Frequency of CYP2C9 and VKORC1 Gene Polymorphisms and Their Influence on Warfarin Dose in Egyptian Pediatric Patients

• Published in: Paediatric drugs Vol. 16; no. 4; pp. 337 - 341
• Main Authors: Kamal El-Din, Mennat-Allah, Farhan, Marwa Salah, El Shiha, Randa Ibrahim, El-Kaffas, Rania Mohammed Helmy, Mousa, Somaia Mohammed
• Format: Journal Article
• Language: English
• Published: Cham Springer International Publishing 01.08.2014; Springer; Springer Nature B.V
• Subjects: Analysis; Anticoagulants - administration & dosage; Child; Child, Preschool; Children; Cytochrome P-450 CYP2C9 - genetics; Demographic aspects; Dosage and administration; Drug therapy; Female; Gene Frequency; Genetic polymorphisms; Genotype; Health aspects; Humans; Influence; Internal Medicine; Male; Medicine; Medicine & Public Health; Original Research Article; Pediatrics; Pharmacotherapy; Polymorphism, Genetic; Thromboembolism; Vitamin K Epoxide Reductases - genetics; Warfarin; Warfarin - administration & dosage; Egypt; International Normalize Ratio; Warfarin; CYP2C9 Genotype; Warfarin Dose; Target International Normalize Ratio
• ISSN: 1174-5878; 1179-2019
• DOI: 10.1007/s40272-014-0073-5

Introduction Warfarin is a widely used anticoagulant that shows a high inter-individual variability in the dose needed to achieve target anticoagulation.

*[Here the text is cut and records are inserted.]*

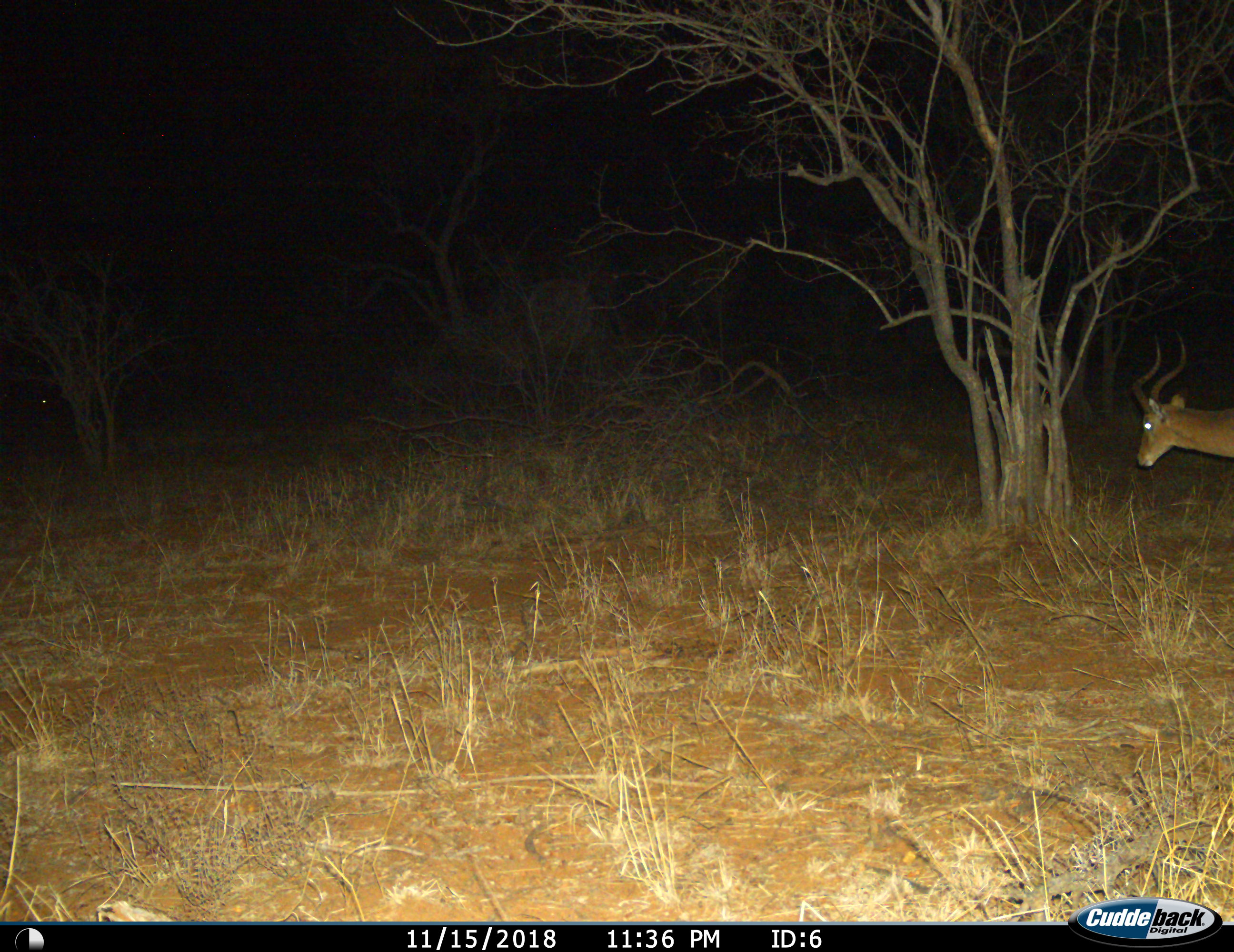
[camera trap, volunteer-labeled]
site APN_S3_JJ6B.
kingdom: Animalia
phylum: Chordata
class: Mammalia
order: Artiodactyla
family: Bovidae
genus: Aepyceros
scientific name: Aepyceros melampus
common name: impala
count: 1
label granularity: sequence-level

In adults, common genetic variants in the cytochrome P450-2C9 ( CYP2C9 ) and vitamin K epoxide reductase complex ( VKORC1 ) enzymes, in addition to non-genetic factors, explain this dose variability. In children, data about warfarin pharmacogenetics are limited and inconsistent. Methods CYP2C9 ( *2 and *3 ) alleles and the VKORC1 ( C1173T and G-1639A ) polymorphisms were studied by multiplex real time polymerase chain reaction in 41 pediatric patients who received stable warfarin maintenance dose. Results The allele frequency of the studied genes was CYP2C9*2 (0.085), CYP2C9*3 (0.12), VKORC1 1173T (0.52), and VKORC1 −1639A (0.54). In univariate analysis, patients’ age, weight, and height were significantly ( p  < 0.0001) associated with warfarin maintenance dose. However, CYP2C9 and VKORC1 gene polymorphisms did not affect warfarin dose. In multivariate analysis, age was found to be the only significant determinant of daily warfarin maintenance dose ( p  = 0.045). Conclusion Age was the most significant determinant of warfarin dosage in this preliminary study including Egyptian pediatric patients. Further studies involving larger numbers of children are warranted to determine the true impact of genetic factors on warfarin doses in pediatric patients.